8      While the Employer (obviously) disputes liability, taking the position that it had cause for the termination of Mr. Snyder, in case liability is found against the Employer, counsel noted for the record that the Employer intended to argue that Mr. Snyder’s conduct, the delay, in dealing with the complaint contributed and should be taken into account, in other words liability should be cut off or reduced. As well, the Employer noted that it was seeking costs.

 

9      Mr. Snyder initially questioned the need for the particulars as this was a case of “unjust dismissal.” However, he appeared to accept that the January 9, 2007 order required the particulars to be produced. Mr. Snyder, for his part, confirmed his willingness to work with the process. He explained the delay. He referred to health problems he had suffered from. He admitted that he had procrastinated. He said that was part of the medical situation he was dealing with. He also explained that a former girl friend had some of the documentation and had been unwilling or unable to provide this. Mr. Snyder accepted some responsibility for the delay and did not object to an adjournment. He was agreeable to providing the particulars without further delay. He was also agreeable to providing relevant documents arising out of the order for particulars.

 

10      In light of Mr. Snyder’s health problem(s), I wanted to ensure that Mr. Snyder was capable of dealing with the case. He seemed to understand the issues discussed in the telephone conference. He also confirmed, and his mother did not contradict this, that he was “totally able to deal with it.” All the same, I recommended that he seek and obtain legal advice without delay.

 

11      The parties discussed hearing dates in late June, early July, subject to the availability of the Employer’s counsel and witnesses.

 

12      Based on the submissions and representations before me, I make the following orders:

  1. Mr.

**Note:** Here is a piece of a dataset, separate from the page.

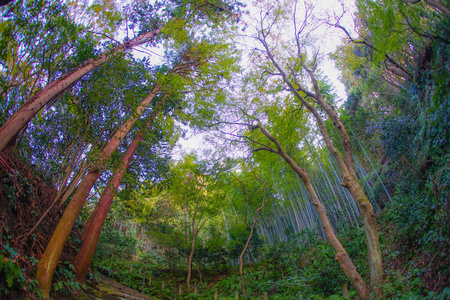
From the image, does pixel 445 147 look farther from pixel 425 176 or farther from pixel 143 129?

Snyder shall disclose the particulars set out in the order dated January 9, 2007.
  2. The particulars shall be disclosed by the close of business, Tuesday, February 6, 2007.
  3. Mr. Snyder shall disclose and produce relevant documents requested by the Employer arising out of the particulars ordered disclosed;
  4. Mr. Snyder shall be entitled to payment of reasonable costs for the copying of those documents referred to in item 3;
  5. The hearing set for March 6, 7 and 8 is adjourned generally; and
  6. The application for summary dismissal of the complaint shall be held in abeyance.

 

13      In order to facilitate an orderly and efficient use of hearing time, and to avoid costly and unnecessary adjournments, I encourage both parties to disclose and produce relevant documents, including, but limited to such documents as the parties intend to rely on at the hearing, and the names of witnesses, to the extent possible.